__Requirements__. Copy out every entry below word for word, leaving out the pictures.

"""

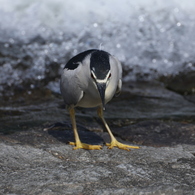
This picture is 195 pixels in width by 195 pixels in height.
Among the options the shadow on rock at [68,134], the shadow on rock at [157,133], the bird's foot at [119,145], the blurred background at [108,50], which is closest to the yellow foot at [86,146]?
the bird's foot at [119,145]

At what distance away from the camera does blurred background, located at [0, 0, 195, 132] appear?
7.11 m

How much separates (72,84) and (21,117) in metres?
1.85

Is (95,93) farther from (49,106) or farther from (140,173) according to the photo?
(49,106)

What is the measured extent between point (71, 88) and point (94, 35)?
6.20 m

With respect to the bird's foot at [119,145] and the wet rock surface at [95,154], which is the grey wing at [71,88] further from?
the bird's foot at [119,145]

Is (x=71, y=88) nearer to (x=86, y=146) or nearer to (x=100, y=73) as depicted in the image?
(x=100, y=73)

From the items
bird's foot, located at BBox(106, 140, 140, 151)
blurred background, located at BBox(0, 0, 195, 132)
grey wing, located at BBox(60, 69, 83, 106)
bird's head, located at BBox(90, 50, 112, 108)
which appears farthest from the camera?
→ blurred background, located at BBox(0, 0, 195, 132)

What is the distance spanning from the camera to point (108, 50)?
1012 centimetres

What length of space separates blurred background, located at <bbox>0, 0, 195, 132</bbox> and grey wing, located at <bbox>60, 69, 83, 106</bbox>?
5.06 ft

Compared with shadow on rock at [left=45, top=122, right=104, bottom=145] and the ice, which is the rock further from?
the ice

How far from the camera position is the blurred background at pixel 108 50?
7.11 m

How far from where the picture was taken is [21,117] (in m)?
6.03

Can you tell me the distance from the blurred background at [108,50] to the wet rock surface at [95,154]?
88 mm

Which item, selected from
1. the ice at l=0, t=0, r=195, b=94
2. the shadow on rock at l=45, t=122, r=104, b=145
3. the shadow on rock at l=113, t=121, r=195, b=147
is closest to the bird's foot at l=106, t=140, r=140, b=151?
the shadow on rock at l=45, t=122, r=104, b=145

"""

__The output__.
This picture is 195 pixels in width by 195 pixels in height.
Among the options the shadow on rock at [68,134], the shadow on rock at [157,133], the bird's foot at [119,145], the blurred background at [108,50], which is closest to the yellow foot at [86,146]?
the bird's foot at [119,145]

At what distance away from the camera does blurred background, located at [0, 0, 195, 132] appear?
7.11 m

How much separates (72,84) and (21,117) in metres?
1.85

Is (95,93) farther from (49,106) or farther from (140,173) according to the photo?
(49,106)

What is the measured extent between point (71, 88) and point (94, 35)?
6.20 m

With respect to the bird's foot at [119,145] and the wet rock surface at [95,154], which is the grey wing at [71,88] further from?
the bird's foot at [119,145]

Is (x=71, y=88) nearer to (x=86, y=146) or nearer to (x=100, y=73) as depicted in the image?
(x=100, y=73)

From the items
bird's foot, located at BBox(106, 140, 140, 151)
blurred background, located at BBox(0, 0, 195, 132)
grey wing, located at BBox(60, 69, 83, 106)
bird's head, located at BBox(90, 50, 112, 108)
which appears farthest from the camera?
→ blurred background, located at BBox(0, 0, 195, 132)

What is the distance spanning from the camera to point (108, 50)?
1012 centimetres

What length of space separates blurred background, located at <bbox>0, 0, 195, 132</bbox> and grey wing, located at <bbox>60, 69, 83, 106</bbox>?
5.06 ft

Compared with shadow on rock at [left=45, top=122, right=104, bottom=145] and the ice, which is the rock further from?
the ice

How far from the camera position is the blurred background at pixel 108 50?
7.11 m

How far from where the picture was taken is [21,117] (in m)?
6.03

Can you tell me the distance from the blurred background at [108,50] to the wet rock surface at [95,154]?
88 mm

Which item, selected from
1. the ice at l=0, t=0, r=195, b=94
2. the shadow on rock at l=45, t=122, r=104, b=145
3. the shadow on rock at l=113, t=121, r=195, b=147
is closest to the bird's foot at l=106, t=140, r=140, b=151?
the shadow on rock at l=45, t=122, r=104, b=145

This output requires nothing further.